-- BEGIN Given information --

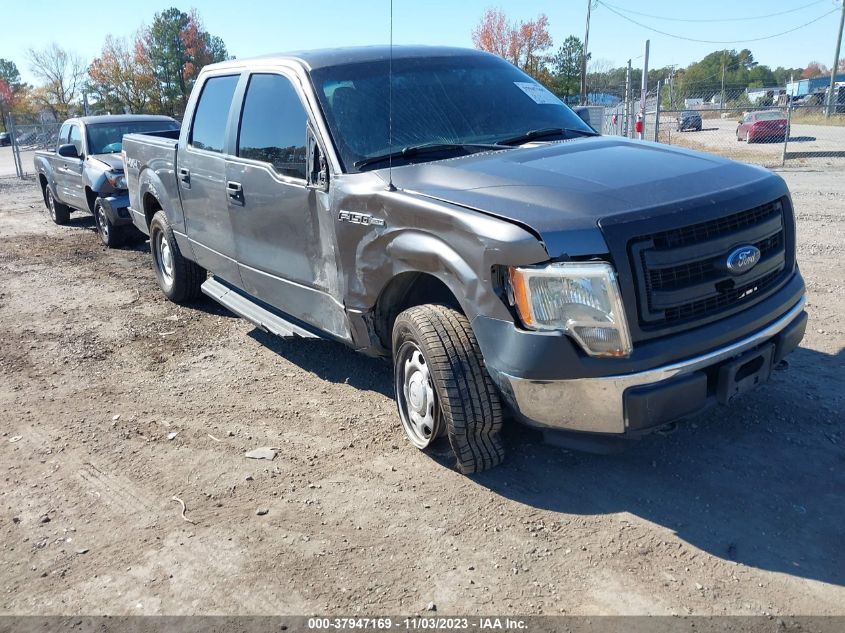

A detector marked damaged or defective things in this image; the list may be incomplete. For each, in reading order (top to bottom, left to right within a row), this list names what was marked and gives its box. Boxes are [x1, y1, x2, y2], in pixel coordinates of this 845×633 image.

damaged white truck [122, 47, 808, 472]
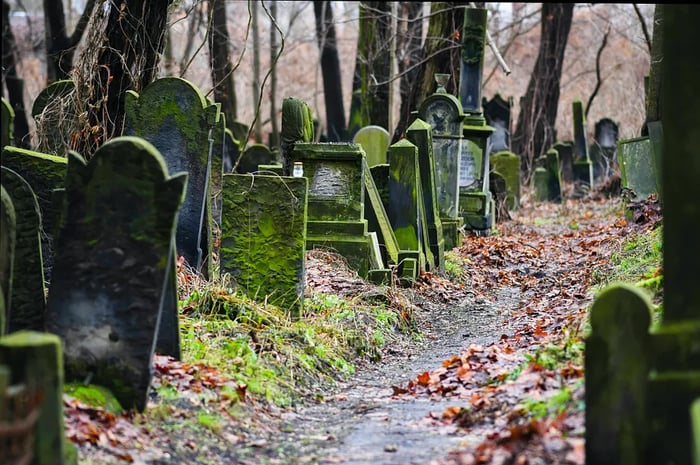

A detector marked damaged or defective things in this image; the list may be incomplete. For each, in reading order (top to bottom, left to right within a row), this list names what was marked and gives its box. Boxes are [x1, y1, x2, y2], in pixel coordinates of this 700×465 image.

broken gravestone [1, 165, 45, 332]
broken gravestone [44, 135, 187, 410]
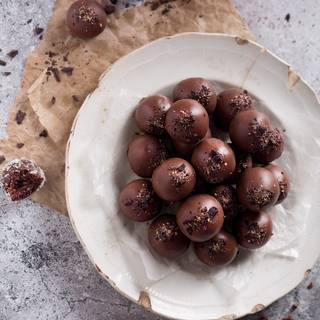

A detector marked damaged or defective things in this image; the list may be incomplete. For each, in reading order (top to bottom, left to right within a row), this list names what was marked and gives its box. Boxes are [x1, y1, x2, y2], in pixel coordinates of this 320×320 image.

chipped bowl rim [64, 31, 320, 318]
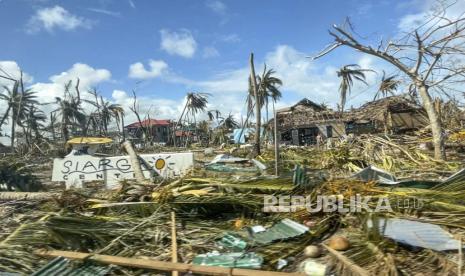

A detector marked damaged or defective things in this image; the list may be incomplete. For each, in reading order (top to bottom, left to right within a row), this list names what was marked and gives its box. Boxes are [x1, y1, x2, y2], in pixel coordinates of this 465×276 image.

damaged house [276, 96, 428, 146]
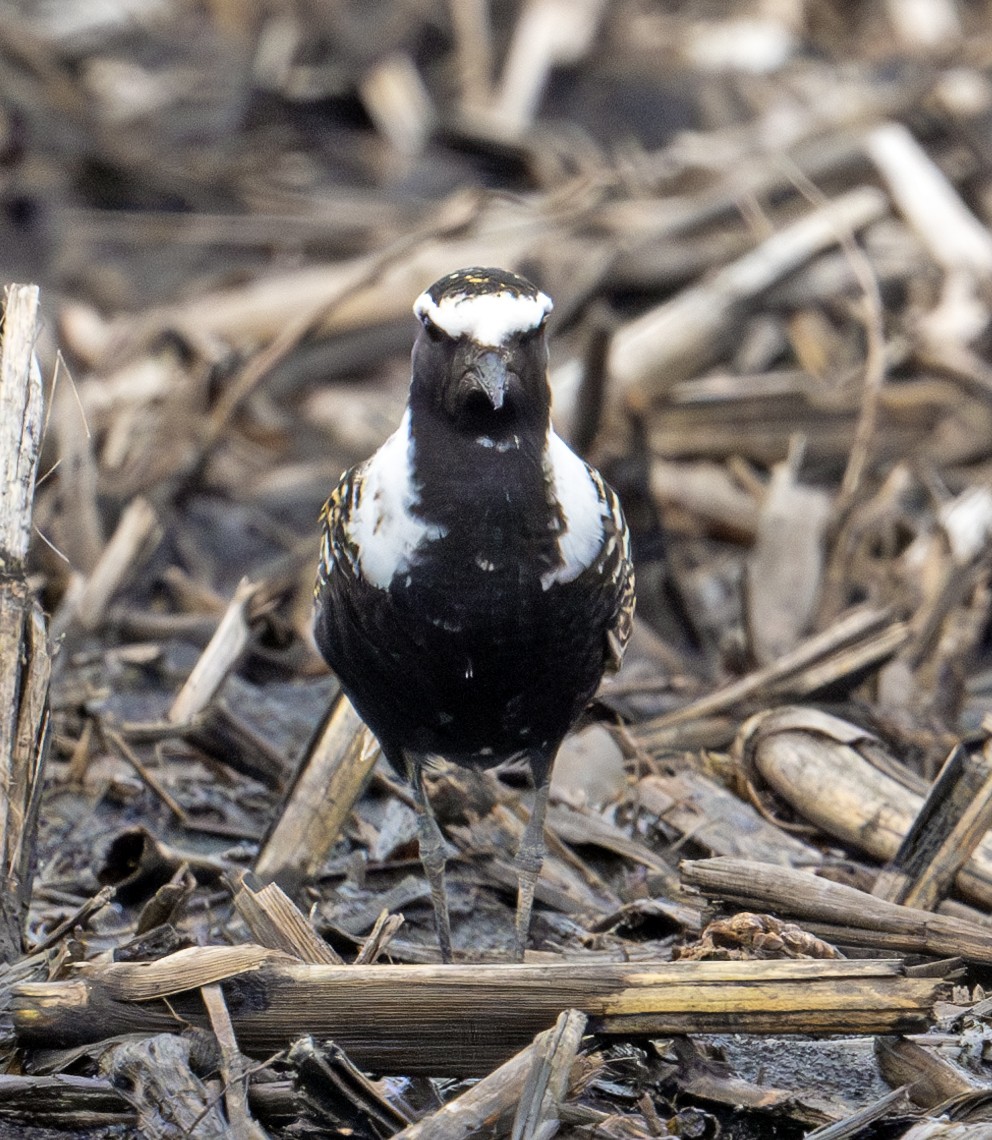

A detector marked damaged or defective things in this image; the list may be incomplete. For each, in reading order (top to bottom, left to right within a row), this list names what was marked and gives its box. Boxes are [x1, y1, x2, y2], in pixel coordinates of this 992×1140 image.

broken wood stick [0, 282, 49, 962]
broken wood stick [688, 857, 992, 966]
broken wood stick [13, 943, 948, 1067]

-- END Given information --

Express each line of the records above as a Markdown table with the columns No. and Line, numbering the rows and skipping blank lines. Leave the pictures out.

* _Answer to this problem_
| No. | Line |
|---|---|
| 1 | A detector marked damaged or defective things in this image; the list may be incomplete. For each, in reading order (top to bottom, left to right within a row), this list names what was marked and gives its box. Boxes are [x1, y1, x2, y2], in pixel coordinates of this 845×633 image. |
| 2 | damaged white truck [122, 47, 808, 472] |
| 3 | A detector marked damaged or defective things in this image; the list may be incomplete. For each, in reading order (top to bottom, left to right within a row), this list names what was marked and gives its box. Boxes are [x1, y1, x2, y2], in pixel coordinates of this 700×465 image. |
| 4 | broken gravestone [1, 165, 45, 332] |
| 5 | broken gravestone [44, 135, 187, 410] |
| 6 | A detector marked damaged or defective things in this image; the list may be incomplete. For each, in reading order (top to bottom, left to right within a row), this list names what was marked and gives its box. Boxes are [x1, y1, x2, y2], in pixel coordinates of this 320×320 image. |
| 7 | chipped bowl rim [64, 31, 320, 318] |
| 8 | A detector marked damaged or defective things in this image; the list may be incomplete. For each, in reading order (top to bottom, left to right within a row), this list names what was marked and gives its box. Boxes are [x1, y1, x2, y2], in pixel coordinates of this 465×276 image. |
| 9 | damaged house [276, 96, 428, 146] |
| 10 | A detector marked damaged or defective things in this image; the list may be incomplete. For each, in reading order (top to bottom, left to right within a row), this list names what was marked and gives its box. Boxes are [x1, y1, x2, y2], in pixel coordinates of this 992×1140 image. |
| 11 | broken wood stick [0, 282, 49, 962] |
| 12 | broken wood stick [688, 857, 992, 966] |
| 13 | broken wood stick [13, 943, 948, 1067] |